Various chapters of this book deal with ITIL practices familiar to us all.
• Incident Management (Chps 11, 12 and 14),
• Problem Management (Chps 15 and 16),
• Availability and Continuity (Chp 13),
• Validation and Testing (Chp 17), and
• Capacity Management (Chps 18 -22)
These are a deep dive into the practical means of delivering on these practices. Certainly worth the read. I suggest much of the content will find its way into the various Practice Guides of ITIL 4.
The First Rule of SRE
Google applies an SRE rule of 50% operations (Service Support) and 50% development (Service Delivery). Remember ITIL v2! The Development in order to improve the services from a customer reliability perspective (Service Warranty) and Operations to keep the SRE in touch with the real/operations world.

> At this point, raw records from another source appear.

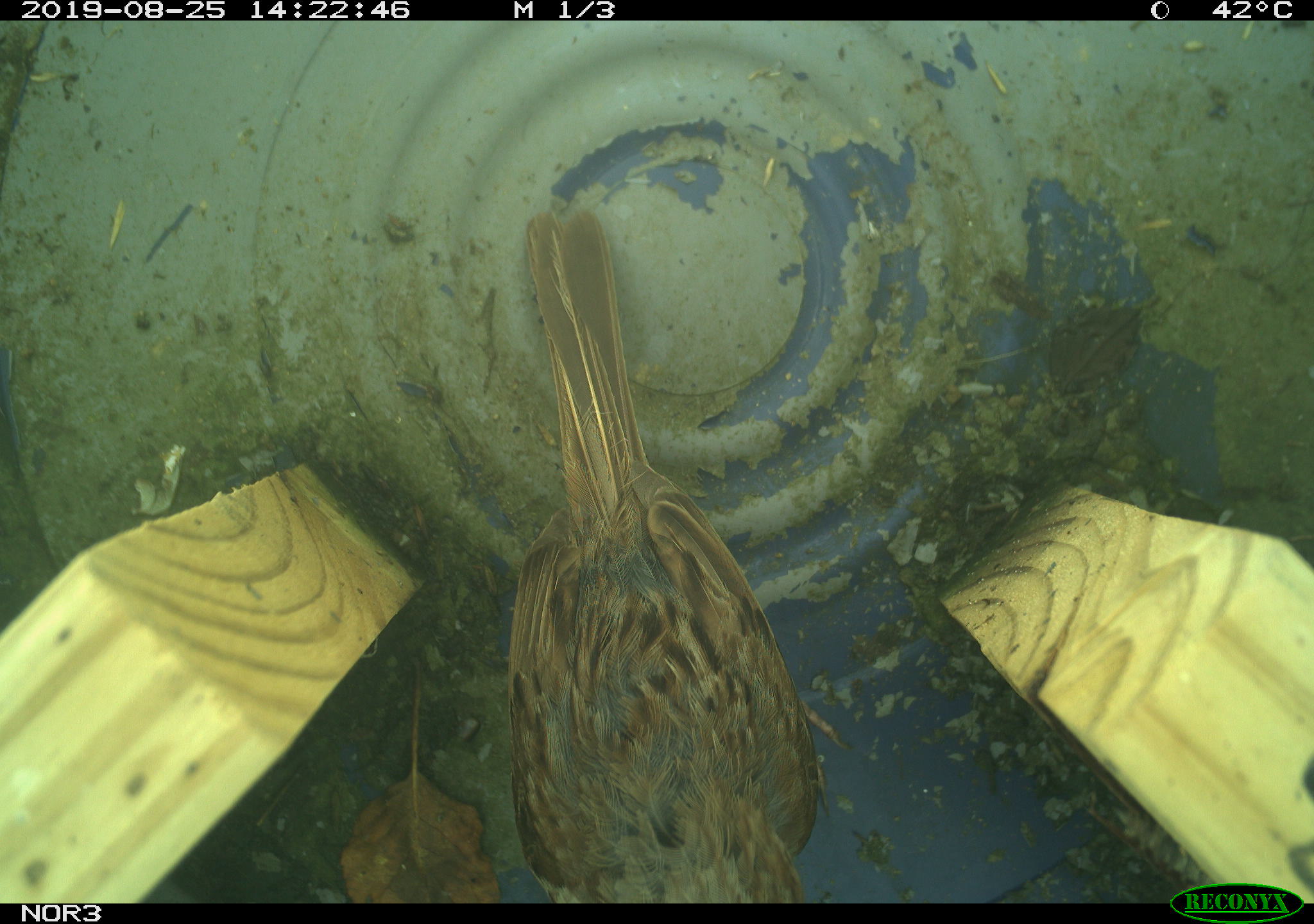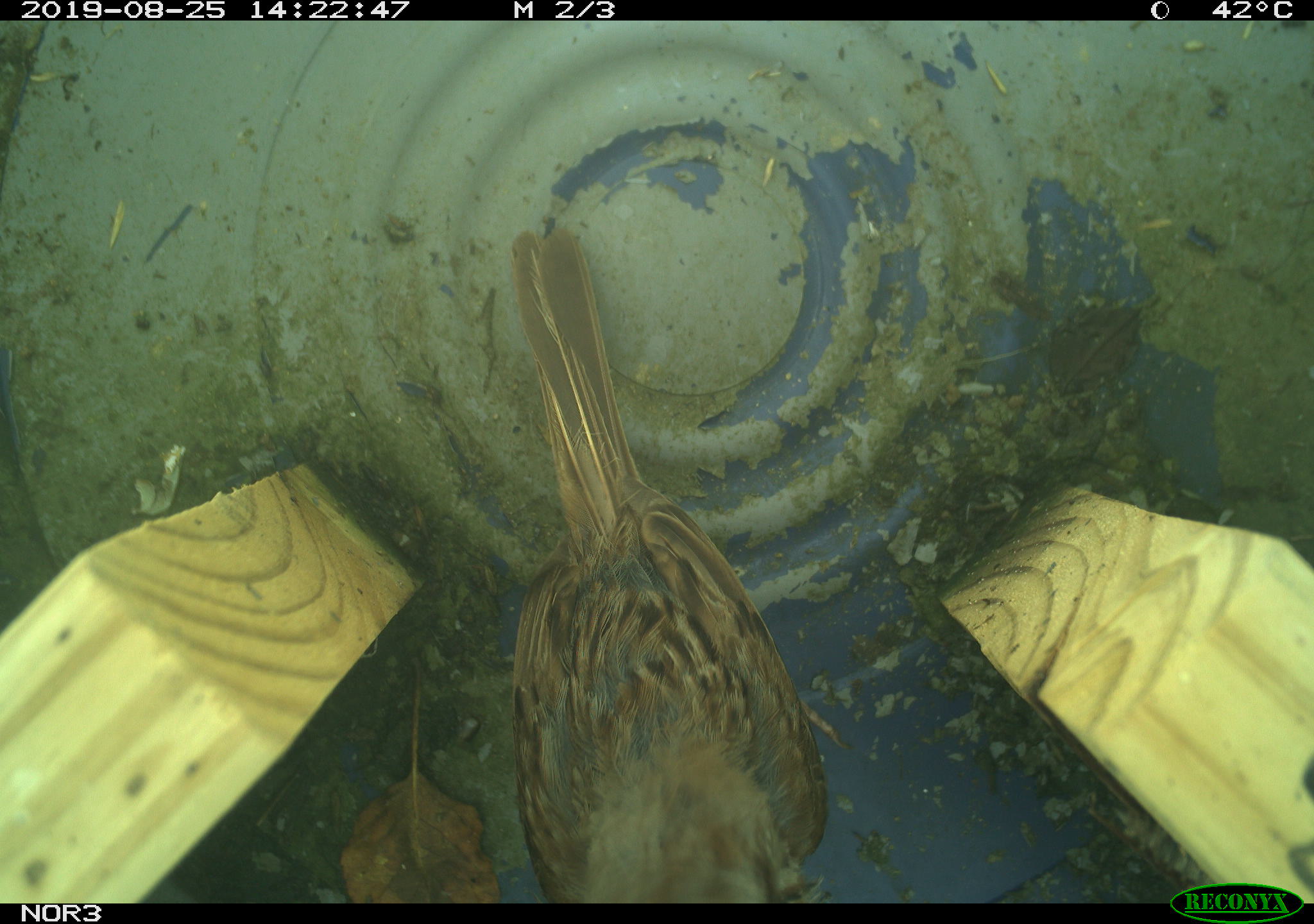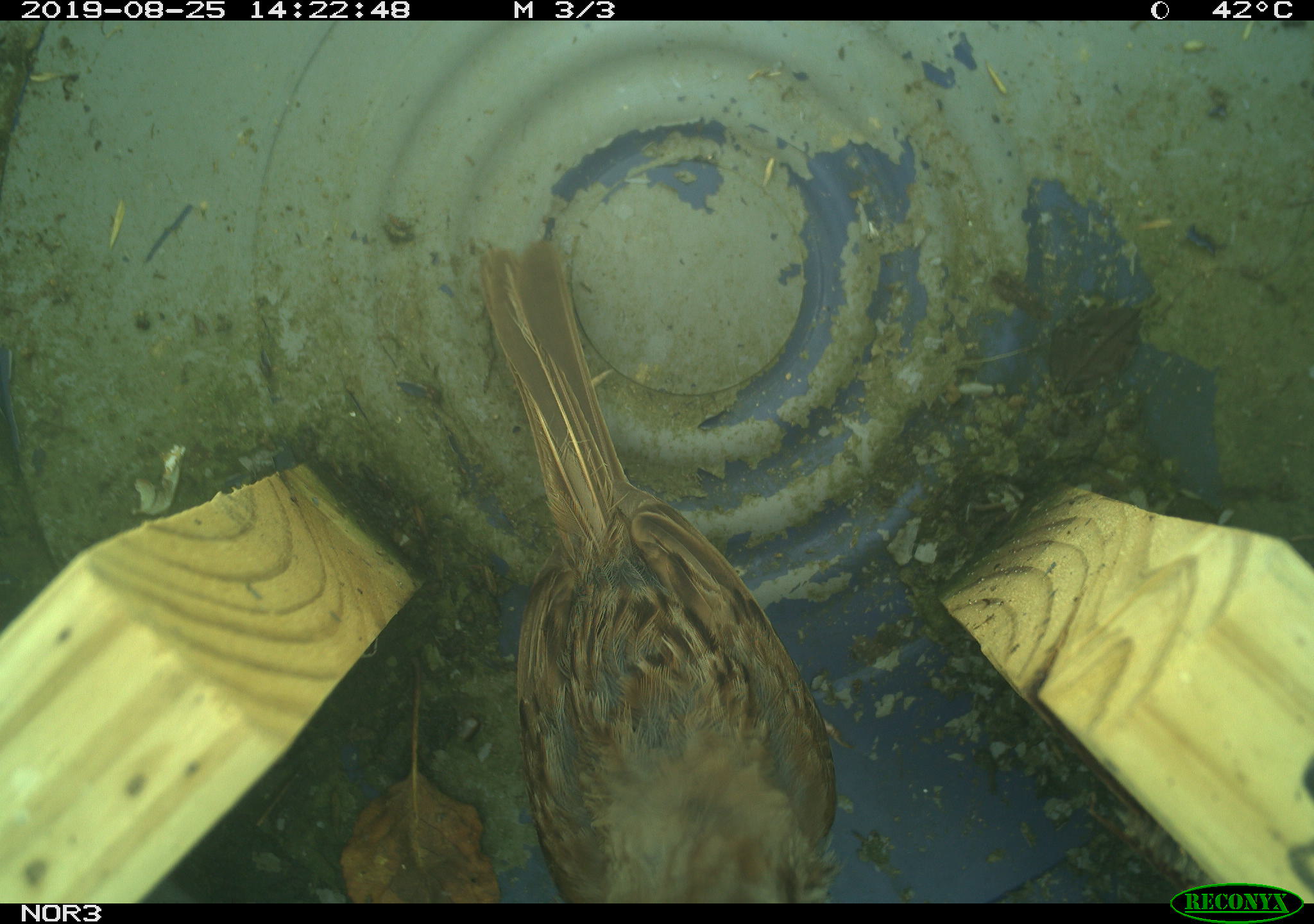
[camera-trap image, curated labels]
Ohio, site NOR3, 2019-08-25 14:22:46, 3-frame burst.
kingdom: Animalia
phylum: Chordata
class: Aves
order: Passeriformes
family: Passerellidae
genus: Melospiza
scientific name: Melospiza melodia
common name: song sparrow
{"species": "song sparrow (Melospiza melodia)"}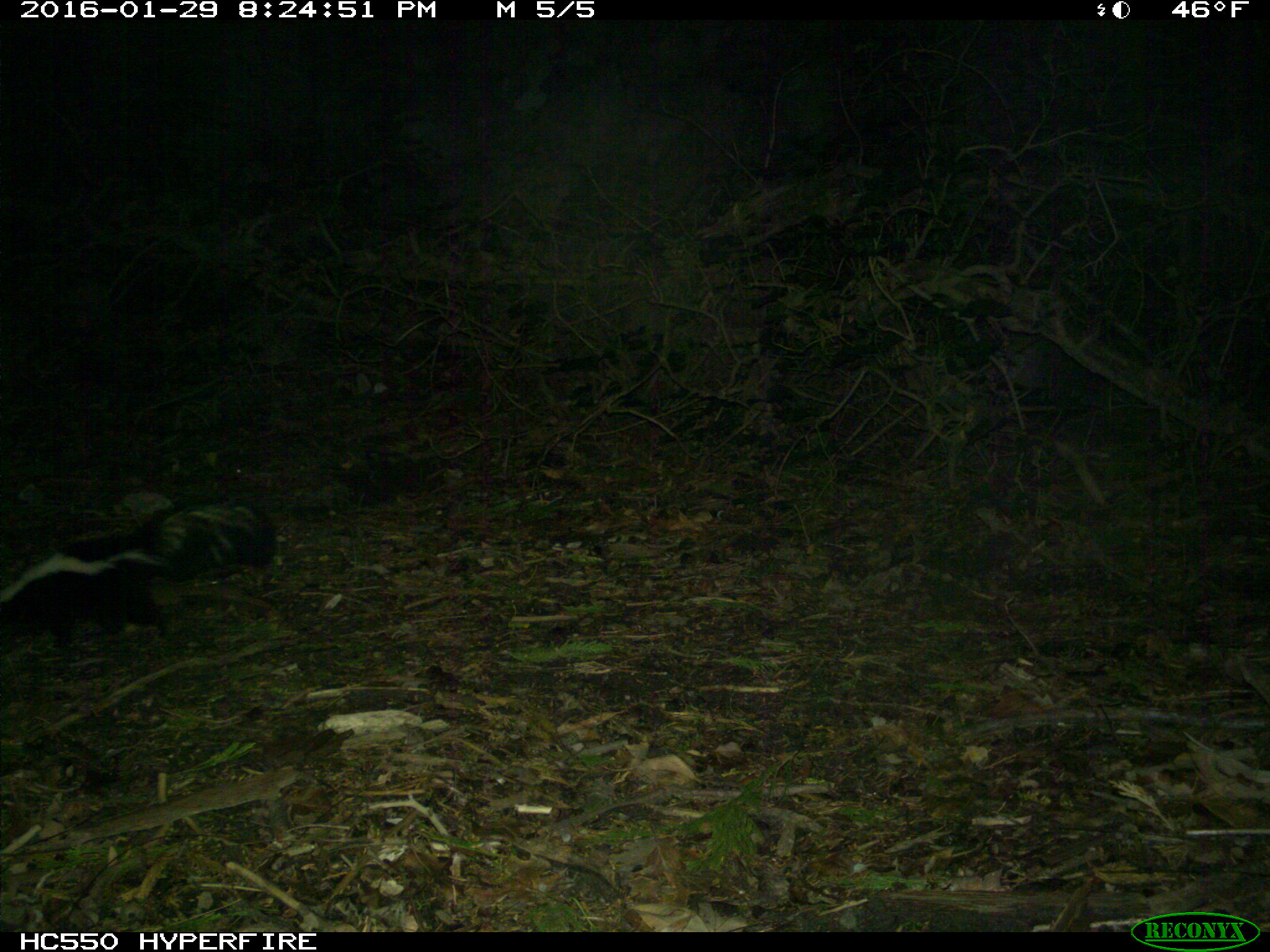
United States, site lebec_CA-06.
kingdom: Animalia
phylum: Chordata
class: Mammalia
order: Carnivora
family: Mephitidae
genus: Mephitis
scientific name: Mephitis mephitis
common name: striped skunk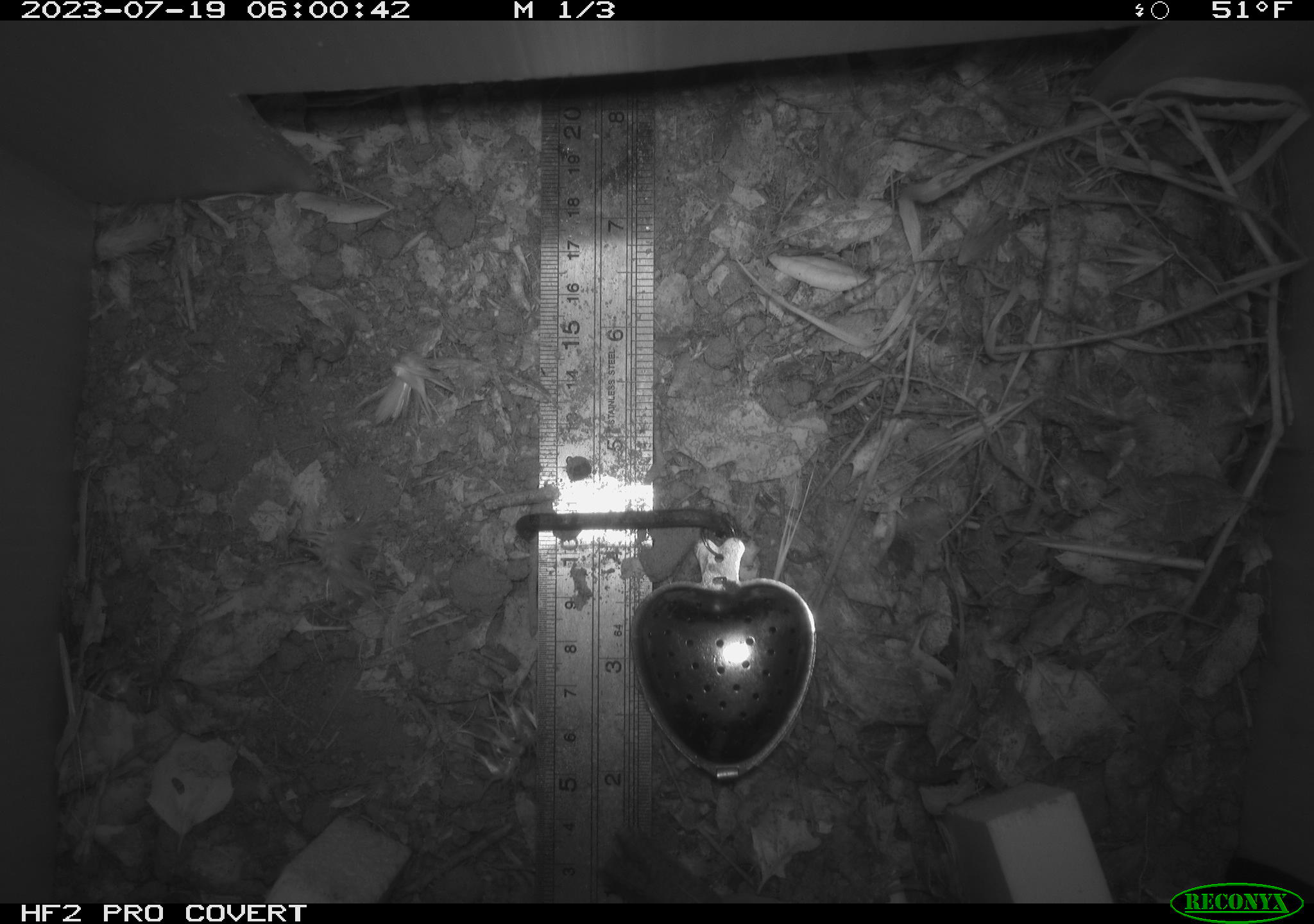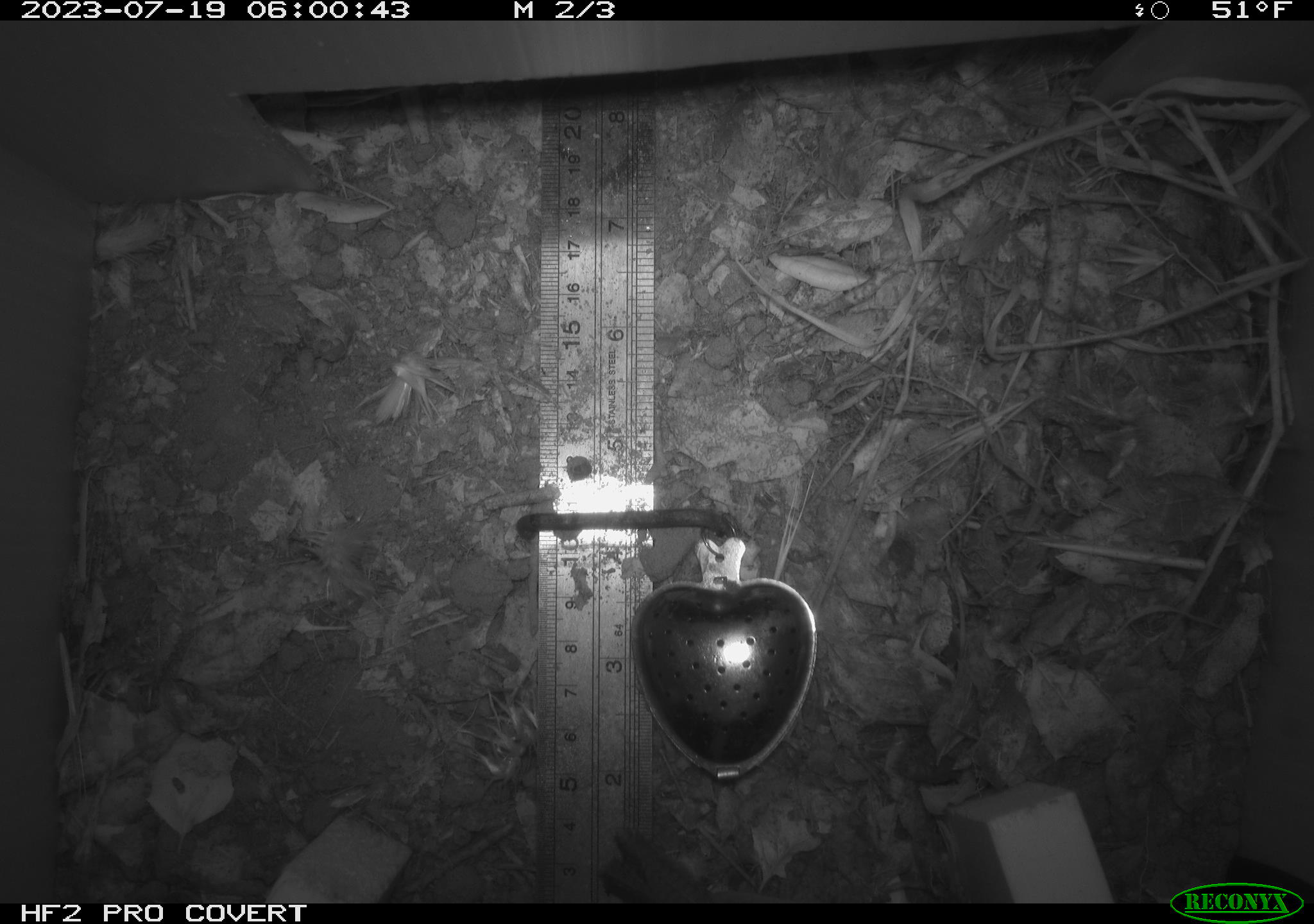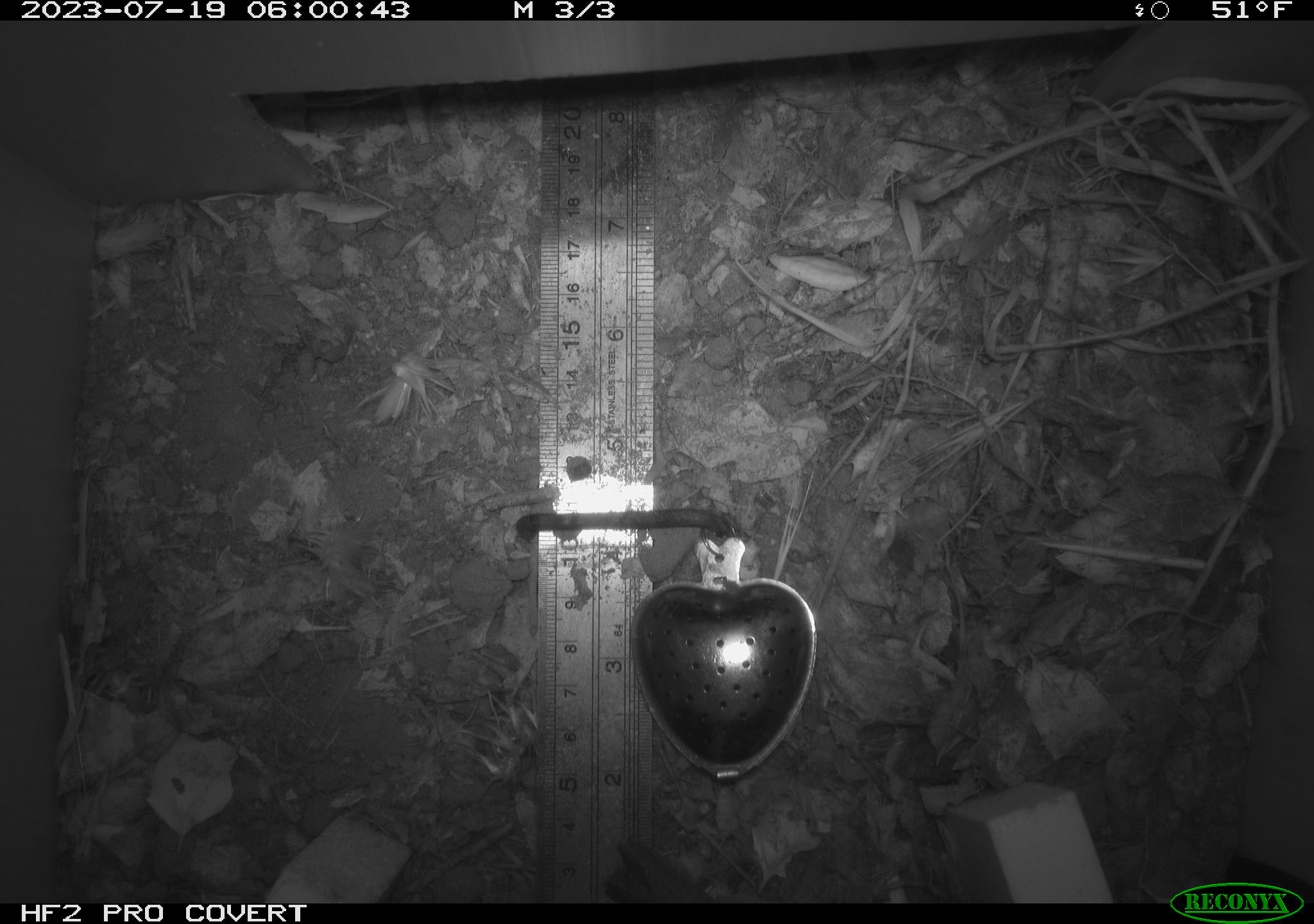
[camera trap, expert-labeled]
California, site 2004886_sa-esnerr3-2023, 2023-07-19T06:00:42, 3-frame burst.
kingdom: Animalia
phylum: Chordata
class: Aves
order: Passeriformes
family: Troglodytidae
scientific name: Troglodytidae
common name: wren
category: troglodytidae family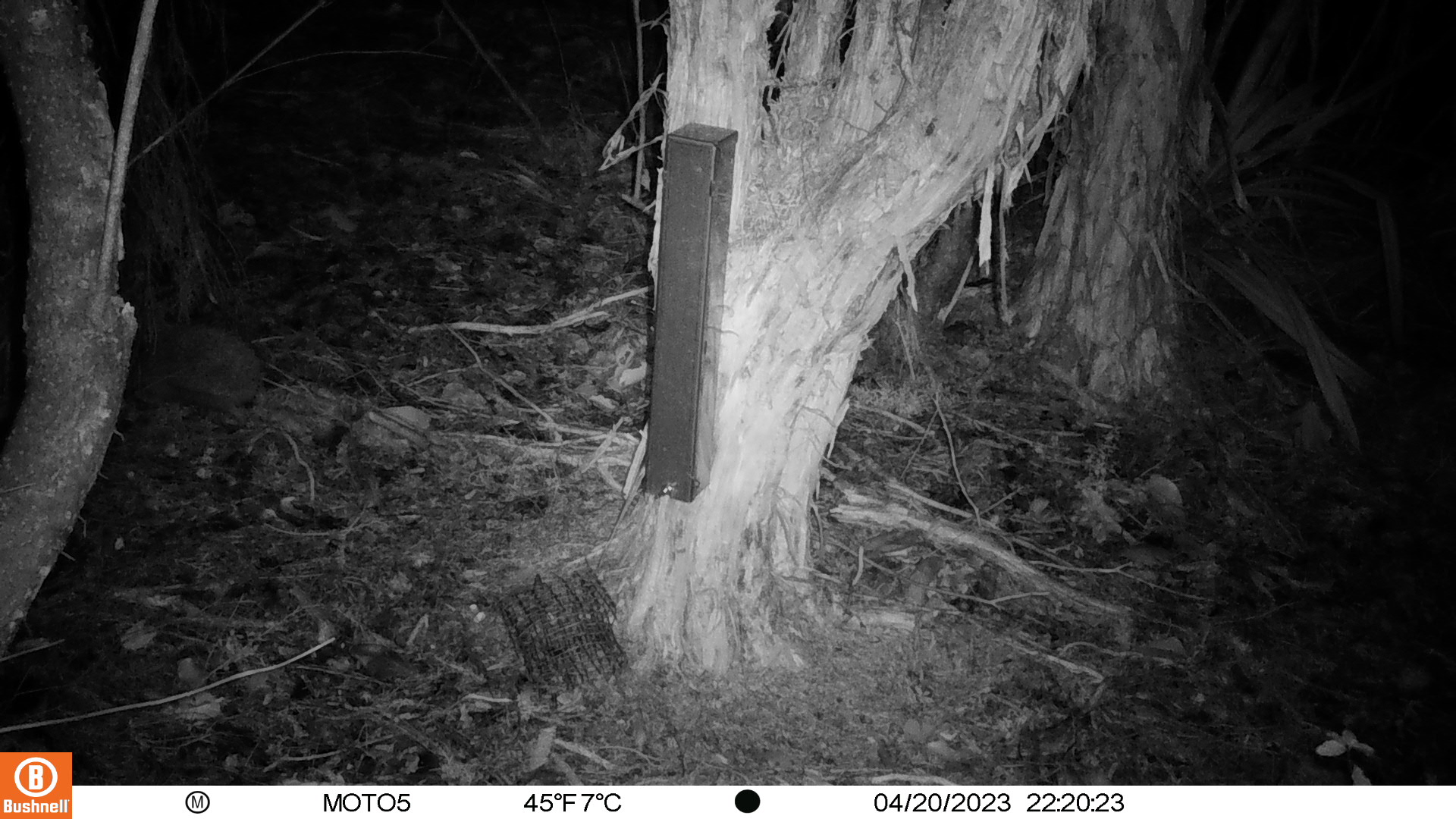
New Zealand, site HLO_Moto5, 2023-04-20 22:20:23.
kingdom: Animalia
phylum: Chordata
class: Mammalia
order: Eulipotyphla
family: Erinaceidae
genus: Erinaceus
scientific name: Erinaceus europaeus europaeus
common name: european hedgehog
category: hedgehog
Hedgehog (european hedgehog) (Erinaceus europaeus europaeus).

The SRE is an ideal fit in the DevOps space. Engage SREs early in new service development to plan and simplify the launch of that service. All services will undergo many releases as future enhancements pass through service value streams. The SRE can make this transition a whole lot smoother. In fact, there is a specialist role – Launch Coordination Engineer – within SREs, especially for this purpose.
Rule 2: Toil is bad
One of the major goals of SRE is, “the elimination of toil.” The definition being given as
“Toil is the kind of work tied to running a production service that tends to be manual, repetitive, automatable, tactical, devoid of enduring value, and that scales linearly as a service grows.”
Some great points here:
1. Tasks that can be automated
2. Devoid of enduring value (backups,
housekeeping)
3. Scales linearly as a service grows.
From automation to autonomous
Removing the human element of supporting services improves the reliability of systems. Yet automation is more than automating current processes. Review activities, in line with Service Level Objectives (SLO), to Lean processes.
Identify complexity, both Essential Complexity and Accidental Complexity, and look to remove the accidental component. Simplified services make automated recovery procedures easier to spot and design. A balance between Stability and Agility can only be achieved through Simplicity.
Throw in some AI and we start to have services with reliability at levels hard to imagine, let alone achieve. The book then answers the interesting question of, How much reliability do we need? Look at the Service Level Objective on reliability. Is it 99.99% or 99.999%? Where is the weakest link in the reliability chain?
Devoid of enduring value
All human activities should be focussed on adding value. This is perhaps more so in the operations than in development. Where the tasks are not adding value, either eliminate it (if it is accidental complexity), simplify and automate it (if essential complexity).
Scales linearly as a service grows
This aligns with another principle in the SRE space - Service support must grow at a lesser pace than linear, as the service grows.
Otherwise, you will never have the human resources to support the services. SREs are given the development element of their role so as to address this. Removing the toil will remove the demand to constantly recruit more support staff.
Some other interesting concepts in SRE
Error Budgets
Not actually a monetary budget. Error Budgets are a means of managing release agility with reliability expectations.
Service Uptime – Service Level Objective =
Error Budget
13